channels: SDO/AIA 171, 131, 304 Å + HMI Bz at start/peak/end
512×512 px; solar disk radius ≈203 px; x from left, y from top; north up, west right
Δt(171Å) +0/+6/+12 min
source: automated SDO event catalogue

---

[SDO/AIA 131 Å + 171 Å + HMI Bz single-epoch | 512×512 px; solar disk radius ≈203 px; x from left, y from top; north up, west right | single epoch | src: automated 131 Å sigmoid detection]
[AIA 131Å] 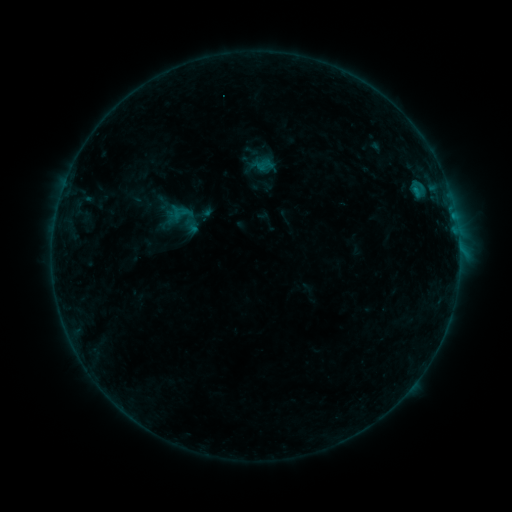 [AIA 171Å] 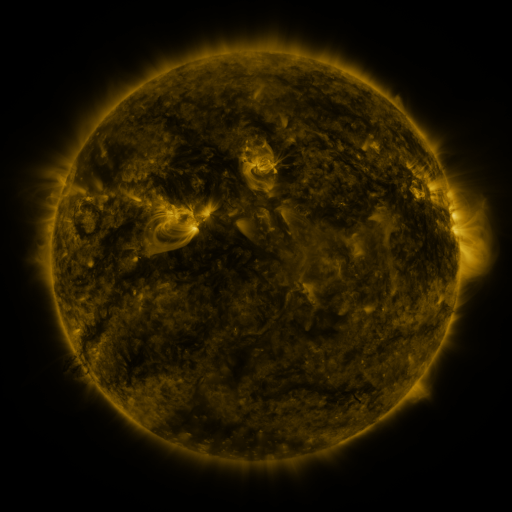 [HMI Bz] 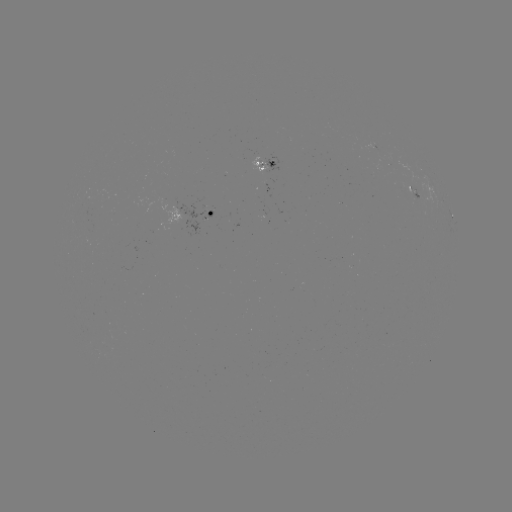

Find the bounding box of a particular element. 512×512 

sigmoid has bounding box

...

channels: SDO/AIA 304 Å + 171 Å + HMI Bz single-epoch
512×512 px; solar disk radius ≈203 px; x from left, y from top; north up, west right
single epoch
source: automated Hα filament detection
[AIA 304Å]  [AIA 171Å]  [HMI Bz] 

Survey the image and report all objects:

**Exercise directions**
Copy the listing from the line containing "channels: SDO/AIA 304" through the line containing "Survey the image", substituting "manual" for "automated" and keeping everything else the same.

**Solution**
channels: SDO/AIA 304 Å + 171 Å + HMI Bz single-epoch
512×512 px; solar disk radius ≈203 px; x from left, y from top; north up, west right
single epoch
source: manual Hα filament detection
[AIA 304Å]  [AIA 171Å]  [HMI Bz] 

Survey the image and report all objects:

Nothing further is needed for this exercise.